• THE TASK:
Reproduce every line of the listing as written, apart from the pictures.

• RECORDED DATA:
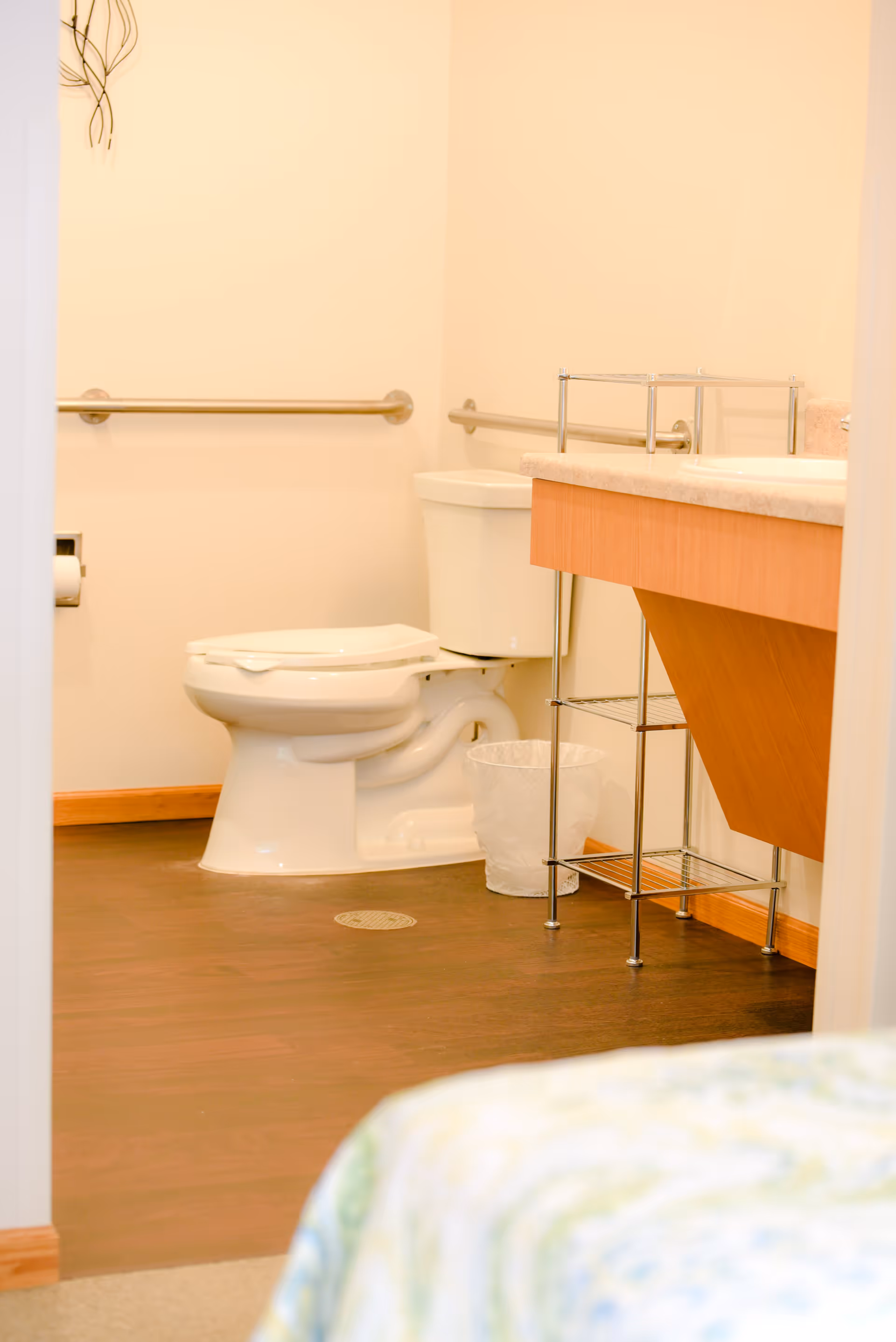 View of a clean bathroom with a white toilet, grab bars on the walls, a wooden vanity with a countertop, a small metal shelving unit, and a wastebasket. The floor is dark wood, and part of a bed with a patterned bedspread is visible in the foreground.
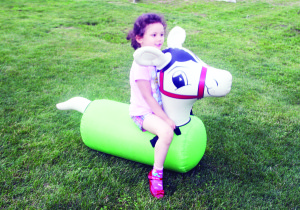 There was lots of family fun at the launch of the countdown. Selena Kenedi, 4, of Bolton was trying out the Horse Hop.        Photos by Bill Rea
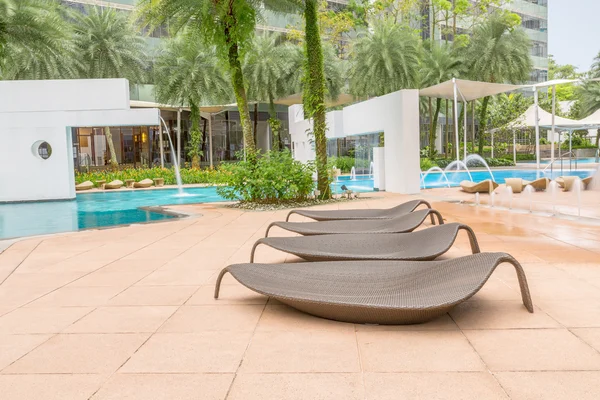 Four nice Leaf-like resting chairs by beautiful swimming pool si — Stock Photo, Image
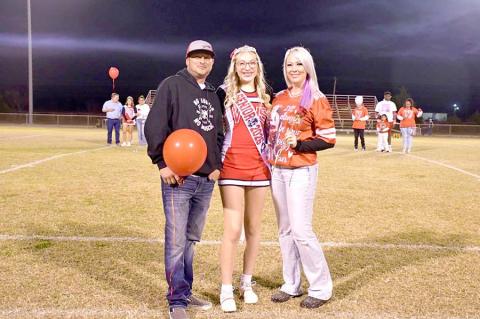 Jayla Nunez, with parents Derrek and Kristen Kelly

• SOLUTION TO THE EXERCISE:
 View of a clean bathroom with a white toilet, grab bars on the walls, a wooden vanity with a countertop, a small metal shelving unit, and a wastebasket. The floor is dark wood, and part of a bed with a patterned bedspread is visible in the foreground.
 There was lots of family fun at the launch of the countdown. Selena Kenedi, 4, of Bolton was trying out the Horse Hop.        Photos by Bill Rea
 Four nice Leaf-like resting chairs by beautiful swimming pool si — Stock Photo, Image
 Jayla Nunez, with parents Derrek and Kristen Kelly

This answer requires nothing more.